Não é por acaso que o Brasil está na mira do mercado das águas. O país possui 13% de toda água doce superficial do mundo, além de grandes aqüíferos como o Guaraní e o Alter do Chão. Segundo dados recentes da Agência Nacional de Águas (ANA) e da Organização das Nações Unidas para Agricultura e Alimentação (FAO), a cada 100 litros de água tratada produzidos no Brasil, 72 litros vão para o setor do agronegócio e para pecuária. 

Ou seja, cerca de 70% do abastecimento é consumido pela produção de soja, milho, cana de açúcar e criação de gado, que se destinam, em sua maior parte, à exportação. Longe de semear saúde, os milhões de metros cúbicos de água drenados por estes setores têm gerado fome nas cidades e mortes no campo. 

Na sequência dos indicadores estão os setores da indústria e mineração que, juntos, são responsáveis por 12% do consumo de água, enquanto a população é responsável por apenas 4% do volume total. De acordo com o Relatório de Conflitos no Campo1 de 2016, produzido pela Comissão Pastoral da Terra (CPT, 2017), houve um aumento de 26% dos conflitos envolvendo água entre 2015 e 2016, passando de 135 para 172 casos. 

Já segundo o Relatório de 2018 (CPT, 2019), o número de conflitos por água aumentou 40% em relação a 2017 e bateu o recorde da série histórica, iniciada em 2002: foram registrados 276 conflitos envolvendo mais de 73 mil famílias. 

Nos últimos anos, pelo menos dois grandes crimes ambientais contaminaram parte das águas doces brasileiras. Em 5 de novembro de 2015, uma barragem de rejeitos de mineração da empresa Samarco Mineração S.A.2 rompeu-se na cidade de Mariana (MG), causando 19 mortes e contaminando toda Bacia do Rio Doce, além de ter destruído o distrito de Bento Rodrigues. Passados pouco mais de três anos, em 25 de janeiro de 2019, outra barragem da Vale S.A. rompeu-se em Brumadinho (MG), deixando 270 vítimas entre mortos e desaparecidos. Neste caso, o rio mais afetado foi o Paraopebas, que corta 35 cidades e deságua na Represa de Três Marias. 

Por trás de ambos os crimes ambientais está o modelo de acumulação capitalista que, historicamente, se constituiu a partir da divisão entre centro e periferia e estabelece a colonização do Sul Global pelo Norte. 

A mercantilização da água no governo Bolsonaro 

O Brasil está muito longe da universalização do abastecimento de água. Segundo dados do Sistema Nacional de Informações de Saneamento, apenas 83,6% dos brasileiros têm acesso ao abastecimento de água, 53,2 % ao serviço de coleta de esgoto e 46,3% ao tratamento destes dejetos. 

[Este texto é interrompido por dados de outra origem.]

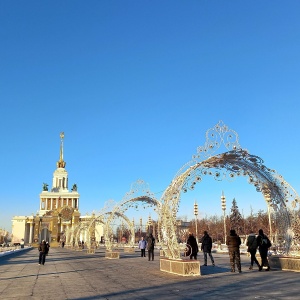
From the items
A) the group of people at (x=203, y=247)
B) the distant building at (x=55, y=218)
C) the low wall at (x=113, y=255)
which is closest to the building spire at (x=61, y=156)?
the distant building at (x=55, y=218)

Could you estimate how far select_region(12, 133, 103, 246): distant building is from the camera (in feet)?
261

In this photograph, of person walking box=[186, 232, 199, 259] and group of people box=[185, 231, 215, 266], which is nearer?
group of people box=[185, 231, 215, 266]

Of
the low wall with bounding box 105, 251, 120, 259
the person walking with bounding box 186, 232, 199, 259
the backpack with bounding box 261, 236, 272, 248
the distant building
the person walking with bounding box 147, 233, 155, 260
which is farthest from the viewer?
the distant building

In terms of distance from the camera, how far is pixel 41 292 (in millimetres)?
9133

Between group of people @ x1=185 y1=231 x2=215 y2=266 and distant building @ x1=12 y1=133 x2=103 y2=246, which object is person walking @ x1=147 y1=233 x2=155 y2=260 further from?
distant building @ x1=12 y1=133 x2=103 y2=246

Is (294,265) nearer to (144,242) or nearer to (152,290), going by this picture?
(152,290)

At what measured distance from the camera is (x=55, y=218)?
82.1 m

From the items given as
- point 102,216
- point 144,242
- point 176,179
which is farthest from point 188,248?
point 102,216

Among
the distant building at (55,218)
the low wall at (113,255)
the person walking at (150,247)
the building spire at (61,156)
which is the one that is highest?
the building spire at (61,156)

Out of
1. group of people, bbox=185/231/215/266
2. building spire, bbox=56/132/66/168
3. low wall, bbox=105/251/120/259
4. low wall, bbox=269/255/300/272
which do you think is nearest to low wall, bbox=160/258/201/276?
group of people, bbox=185/231/215/266

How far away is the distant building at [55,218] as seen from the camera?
7969cm

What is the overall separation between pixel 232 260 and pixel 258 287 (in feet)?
12.8

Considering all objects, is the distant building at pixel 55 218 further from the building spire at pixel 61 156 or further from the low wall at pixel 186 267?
the low wall at pixel 186 267

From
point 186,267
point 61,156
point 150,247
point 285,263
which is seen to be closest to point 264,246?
point 285,263
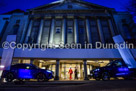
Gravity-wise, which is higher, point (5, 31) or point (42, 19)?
point (42, 19)

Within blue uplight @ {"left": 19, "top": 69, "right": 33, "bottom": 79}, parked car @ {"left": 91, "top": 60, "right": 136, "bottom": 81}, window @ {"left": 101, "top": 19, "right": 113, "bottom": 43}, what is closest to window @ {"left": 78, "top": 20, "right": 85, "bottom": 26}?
window @ {"left": 101, "top": 19, "right": 113, "bottom": 43}

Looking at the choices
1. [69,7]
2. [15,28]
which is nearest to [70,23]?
[69,7]

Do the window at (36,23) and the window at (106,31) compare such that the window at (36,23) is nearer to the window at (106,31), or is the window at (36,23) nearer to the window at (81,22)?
the window at (81,22)

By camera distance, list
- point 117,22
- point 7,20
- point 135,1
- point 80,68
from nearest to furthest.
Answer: point 135,1 → point 80,68 → point 117,22 → point 7,20

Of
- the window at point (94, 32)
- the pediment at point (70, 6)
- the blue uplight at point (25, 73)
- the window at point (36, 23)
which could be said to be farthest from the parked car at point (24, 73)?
the pediment at point (70, 6)

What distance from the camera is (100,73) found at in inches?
389

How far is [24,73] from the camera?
31.8 feet

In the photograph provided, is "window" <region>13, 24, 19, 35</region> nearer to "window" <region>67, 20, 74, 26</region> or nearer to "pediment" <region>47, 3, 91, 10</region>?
"pediment" <region>47, 3, 91, 10</region>

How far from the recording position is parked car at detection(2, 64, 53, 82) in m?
9.54

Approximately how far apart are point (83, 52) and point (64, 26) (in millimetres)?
9390

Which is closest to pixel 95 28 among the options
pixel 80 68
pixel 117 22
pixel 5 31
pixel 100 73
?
pixel 117 22

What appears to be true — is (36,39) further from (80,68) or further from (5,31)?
(80,68)

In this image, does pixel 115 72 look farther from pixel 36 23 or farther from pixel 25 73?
pixel 36 23

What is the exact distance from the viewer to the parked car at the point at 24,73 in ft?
31.3
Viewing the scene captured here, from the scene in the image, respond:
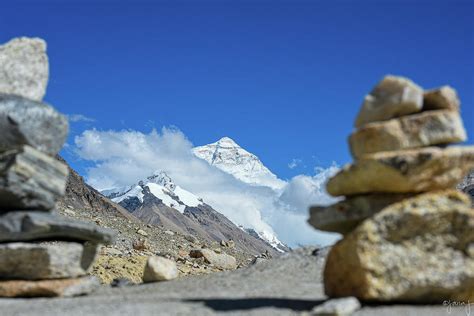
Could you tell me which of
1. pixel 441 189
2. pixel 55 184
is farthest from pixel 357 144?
pixel 55 184

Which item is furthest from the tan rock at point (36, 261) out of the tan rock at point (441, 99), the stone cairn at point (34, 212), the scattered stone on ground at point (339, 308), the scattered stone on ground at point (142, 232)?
the scattered stone on ground at point (142, 232)

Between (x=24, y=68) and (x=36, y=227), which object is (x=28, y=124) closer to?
(x=24, y=68)

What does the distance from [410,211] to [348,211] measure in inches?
70.7

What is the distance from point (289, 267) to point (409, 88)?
41.1ft

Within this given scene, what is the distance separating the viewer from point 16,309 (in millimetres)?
15766

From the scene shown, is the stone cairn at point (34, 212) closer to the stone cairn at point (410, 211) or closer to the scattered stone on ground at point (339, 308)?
the stone cairn at point (410, 211)

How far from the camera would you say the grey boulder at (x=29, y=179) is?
17.8m

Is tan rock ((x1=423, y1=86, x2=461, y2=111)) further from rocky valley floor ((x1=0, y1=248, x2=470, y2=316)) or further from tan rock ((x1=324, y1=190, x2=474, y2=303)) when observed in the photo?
rocky valley floor ((x1=0, y1=248, x2=470, y2=316))

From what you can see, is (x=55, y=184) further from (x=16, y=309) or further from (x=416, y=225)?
(x=416, y=225)

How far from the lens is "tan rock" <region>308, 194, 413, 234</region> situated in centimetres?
1508

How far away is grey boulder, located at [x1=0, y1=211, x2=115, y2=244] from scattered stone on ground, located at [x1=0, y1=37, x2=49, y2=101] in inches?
172

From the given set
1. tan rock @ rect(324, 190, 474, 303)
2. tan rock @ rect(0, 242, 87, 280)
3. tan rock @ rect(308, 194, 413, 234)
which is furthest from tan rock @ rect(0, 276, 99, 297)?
tan rock @ rect(324, 190, 474, 303)

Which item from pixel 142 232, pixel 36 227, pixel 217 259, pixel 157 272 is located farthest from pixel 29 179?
pixel 142 232

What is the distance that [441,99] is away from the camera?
15320 mm
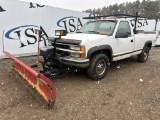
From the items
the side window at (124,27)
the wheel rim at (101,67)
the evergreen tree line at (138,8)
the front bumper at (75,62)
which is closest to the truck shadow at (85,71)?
the wheel rim at (101,67)

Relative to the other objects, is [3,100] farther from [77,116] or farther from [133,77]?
[133,77]

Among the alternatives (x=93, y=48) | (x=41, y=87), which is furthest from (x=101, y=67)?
(x=41, y=87)

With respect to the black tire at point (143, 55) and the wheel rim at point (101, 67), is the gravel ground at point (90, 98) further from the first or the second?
the black tire at point (143, 55)

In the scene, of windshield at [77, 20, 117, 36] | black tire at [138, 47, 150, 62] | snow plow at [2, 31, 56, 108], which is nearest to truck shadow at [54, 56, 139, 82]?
black tire at [138, 47, 150, 62]

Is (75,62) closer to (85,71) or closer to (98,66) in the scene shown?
(98,66)

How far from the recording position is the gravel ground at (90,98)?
3.45 m

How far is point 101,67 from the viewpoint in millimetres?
5344

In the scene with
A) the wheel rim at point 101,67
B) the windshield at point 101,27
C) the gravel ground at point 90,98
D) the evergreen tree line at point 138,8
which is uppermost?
the evergreen tree line at point 138,8

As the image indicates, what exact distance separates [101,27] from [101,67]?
1412 millimetres

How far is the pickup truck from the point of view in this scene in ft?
15.3

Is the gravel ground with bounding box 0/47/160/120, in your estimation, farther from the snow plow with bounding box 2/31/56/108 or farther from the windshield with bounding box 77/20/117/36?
the windshield with bounding box 77/20/117/36

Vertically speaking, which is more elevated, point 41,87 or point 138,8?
point 138,8

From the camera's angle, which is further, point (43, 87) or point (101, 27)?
point (101, 27)

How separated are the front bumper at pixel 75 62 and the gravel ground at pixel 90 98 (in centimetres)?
65
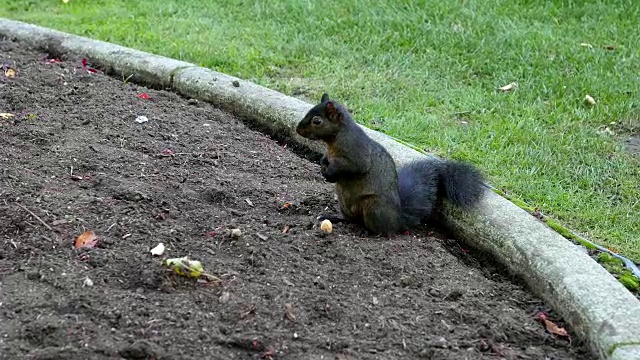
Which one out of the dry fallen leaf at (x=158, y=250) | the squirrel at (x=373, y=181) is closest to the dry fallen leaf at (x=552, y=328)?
the squirrel at (x=373, y=181)

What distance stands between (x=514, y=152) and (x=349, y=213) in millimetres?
1506

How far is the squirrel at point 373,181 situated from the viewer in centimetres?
406

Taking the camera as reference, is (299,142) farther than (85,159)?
Yes

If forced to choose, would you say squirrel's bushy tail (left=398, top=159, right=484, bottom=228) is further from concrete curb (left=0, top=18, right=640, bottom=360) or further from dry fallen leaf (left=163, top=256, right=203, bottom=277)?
dry fallen leaf (left=163, top=256, right=203, bottom=277)

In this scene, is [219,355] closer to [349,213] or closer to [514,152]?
[349,213]

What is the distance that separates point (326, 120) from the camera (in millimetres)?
4117

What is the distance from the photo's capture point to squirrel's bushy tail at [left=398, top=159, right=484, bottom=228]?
161 inches

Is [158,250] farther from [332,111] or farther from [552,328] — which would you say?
[552,328]

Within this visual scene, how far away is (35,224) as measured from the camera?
3605mm

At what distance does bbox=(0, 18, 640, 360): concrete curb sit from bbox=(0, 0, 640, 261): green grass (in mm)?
541

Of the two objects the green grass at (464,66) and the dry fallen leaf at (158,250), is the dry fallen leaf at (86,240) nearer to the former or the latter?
the dry fallen leaf at (158,250)

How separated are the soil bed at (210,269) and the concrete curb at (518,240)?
0.11m

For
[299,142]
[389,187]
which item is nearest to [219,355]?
[389,187]

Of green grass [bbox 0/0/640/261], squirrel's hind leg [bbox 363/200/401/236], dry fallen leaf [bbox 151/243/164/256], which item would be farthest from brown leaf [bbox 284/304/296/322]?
green grass [bbox 0/0/640/261]
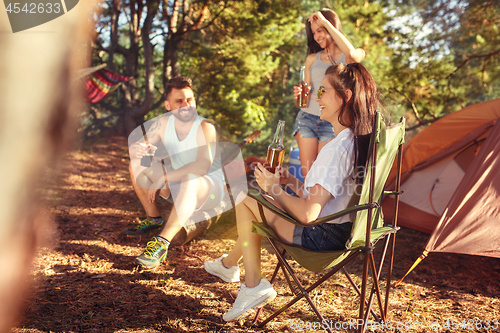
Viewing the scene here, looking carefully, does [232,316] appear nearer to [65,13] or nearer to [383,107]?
[383,107]

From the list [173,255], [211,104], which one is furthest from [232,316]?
[211,104]

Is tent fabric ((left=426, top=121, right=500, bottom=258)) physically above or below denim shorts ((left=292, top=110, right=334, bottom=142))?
below

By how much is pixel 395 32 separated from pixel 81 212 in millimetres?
6162

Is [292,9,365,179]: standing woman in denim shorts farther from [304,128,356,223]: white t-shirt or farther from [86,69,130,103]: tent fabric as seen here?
[86,69,130,103]: tent fabric

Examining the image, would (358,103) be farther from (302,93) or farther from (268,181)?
(302,93)

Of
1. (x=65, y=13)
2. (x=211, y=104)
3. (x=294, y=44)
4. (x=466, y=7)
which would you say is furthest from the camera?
(x=294, y=44)

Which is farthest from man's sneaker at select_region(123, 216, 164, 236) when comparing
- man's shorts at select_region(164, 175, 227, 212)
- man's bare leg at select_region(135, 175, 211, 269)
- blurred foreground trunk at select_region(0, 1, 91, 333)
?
blurred foreground trunk at select_region(0, 1, 91, 333)

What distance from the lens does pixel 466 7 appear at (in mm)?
5895

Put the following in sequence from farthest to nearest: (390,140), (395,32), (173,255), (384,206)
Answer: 1. (395,32)
2. (384,206)
3. (173,255)
4. (390,140)

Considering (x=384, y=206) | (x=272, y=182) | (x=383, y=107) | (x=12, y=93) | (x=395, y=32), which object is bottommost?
(x=384, y=206)

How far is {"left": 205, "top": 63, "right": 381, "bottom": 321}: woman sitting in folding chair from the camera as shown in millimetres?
1501

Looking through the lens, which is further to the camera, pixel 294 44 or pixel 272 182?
pixel 294 44

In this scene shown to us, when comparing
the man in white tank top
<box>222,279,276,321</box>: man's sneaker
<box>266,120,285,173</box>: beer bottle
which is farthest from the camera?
the man in white tank top

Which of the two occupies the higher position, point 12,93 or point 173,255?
point 12,93
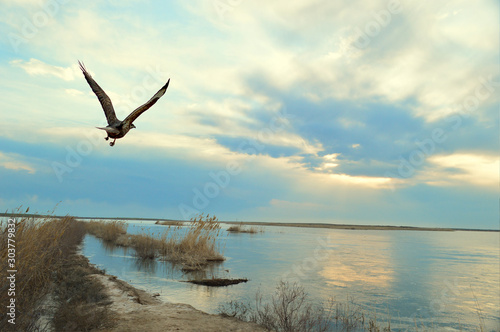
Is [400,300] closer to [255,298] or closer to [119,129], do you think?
[255,298]

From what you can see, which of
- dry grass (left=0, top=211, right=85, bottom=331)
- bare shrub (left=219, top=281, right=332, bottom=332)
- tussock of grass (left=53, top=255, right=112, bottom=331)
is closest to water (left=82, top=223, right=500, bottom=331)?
bare shrub (left=219, top=281, right=332, bottom=332)

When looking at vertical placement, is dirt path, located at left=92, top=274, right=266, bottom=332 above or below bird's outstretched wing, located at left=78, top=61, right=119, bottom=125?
below

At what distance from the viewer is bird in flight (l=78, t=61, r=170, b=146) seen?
4.11m

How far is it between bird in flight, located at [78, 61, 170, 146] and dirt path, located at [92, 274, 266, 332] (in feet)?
14.6

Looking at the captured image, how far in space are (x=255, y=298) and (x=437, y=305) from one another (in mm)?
6382

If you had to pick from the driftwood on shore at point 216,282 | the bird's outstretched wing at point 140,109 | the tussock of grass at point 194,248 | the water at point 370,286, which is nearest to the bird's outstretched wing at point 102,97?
the bird's outstretched wing at point 140,109

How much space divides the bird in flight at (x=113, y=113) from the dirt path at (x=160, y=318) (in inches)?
175

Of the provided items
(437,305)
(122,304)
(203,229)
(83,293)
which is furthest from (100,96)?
(203,229)

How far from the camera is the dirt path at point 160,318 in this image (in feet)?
22.1

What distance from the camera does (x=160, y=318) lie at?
730 centimetres

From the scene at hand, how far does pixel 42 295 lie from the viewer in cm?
793

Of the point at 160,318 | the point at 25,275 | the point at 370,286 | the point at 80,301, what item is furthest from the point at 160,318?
the point at 370,286

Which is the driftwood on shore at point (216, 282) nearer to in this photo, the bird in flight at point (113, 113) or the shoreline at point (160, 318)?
the shoreline at point (160, 318)

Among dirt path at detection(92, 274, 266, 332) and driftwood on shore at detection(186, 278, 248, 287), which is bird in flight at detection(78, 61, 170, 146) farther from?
driftwood on shore at detection(186, 278, 248, 287)
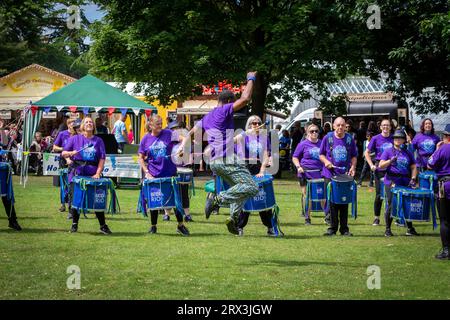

O governo de extrema direita de Jair Bolsonaro e a ala ultraliberal que o acompanha vendem a idéia de que a universalização destes serviços será alcançada pela iniciativa privada. Considerando a experiência mundial, que mostra que em nenhuma parte do mundo isso foi possível sem o investimento do Estado, essa possibilidade não parece provável… 

A tendência de mercantilização da água e do saneamento no Brasil já estava posta pelo 8º Fórum Mundial da Água, realizado em Brasília em março de 2018. Desde 1997, esse fórum constituiu-se como espaço de encontro de corporações empresariais que, por meio de lobby, direcionam as tomadas de decisão dos governos e influenciam a opinião pública com uma visão privatista dos recursos hídricos

No caso brasileiro, as fontes de financiamento deste 8º Fórum expõem a relação promíscua entre o Estado e as corporações, típica do neoliberalismo. Vale notar que 40% dos custos do evento foram subsidiados pela Agência Nacional das Águas (ANA), 40% pela Organização das nações Unidas (ONU) e 20% pelas próprias corporações empresariais (Nestlé, Coca-Cola, AmBev, GDF Suez S.A.). 

Na época, membros da sociedade civil brasileira e internacional organizaram-se no Fórum Alternativo Mundial das Águas (FAMA) para denunciar o ataque ao direito à água e ao saneamento que o 8º Fórum representava. Cerca de 7 mil pessoas fizeram uma linda marcha cujo mote foi “Água é Direito e Não Mercadoria”. 

A eleição de Jair Bolsonaro em outubro de 2018 e o total descompromisso de seu governo com a crise climática e com a preservação ambiental já não são novidades. Uma reforma ministerial feita no início do seu mandato desconstruiu todo aparato institucional de governança ambiental, promoveu o enfraquecimento de órgãos de controle dos crimes ambientais e incêndios, o desmonte dos programas voltados para os povos indígenas e comunidades tradicionais, e o corte de orçamento das ações voltadas para o enfrentamento às mudanças climáticas.

Talvez o aumento do desmatamento da Amazônia e do Cerrado seja o exemplo mais dramático do que representa este governo. Segundo dados do Instituto Nacional de Pesquisas Espaciais (INPE), a Amazônia teve um desmatamento 34% maior entre agosto de 2018 e julho de 2019. A área desmatada foi superior a 10 mil km², a pior taxa desde 2008. 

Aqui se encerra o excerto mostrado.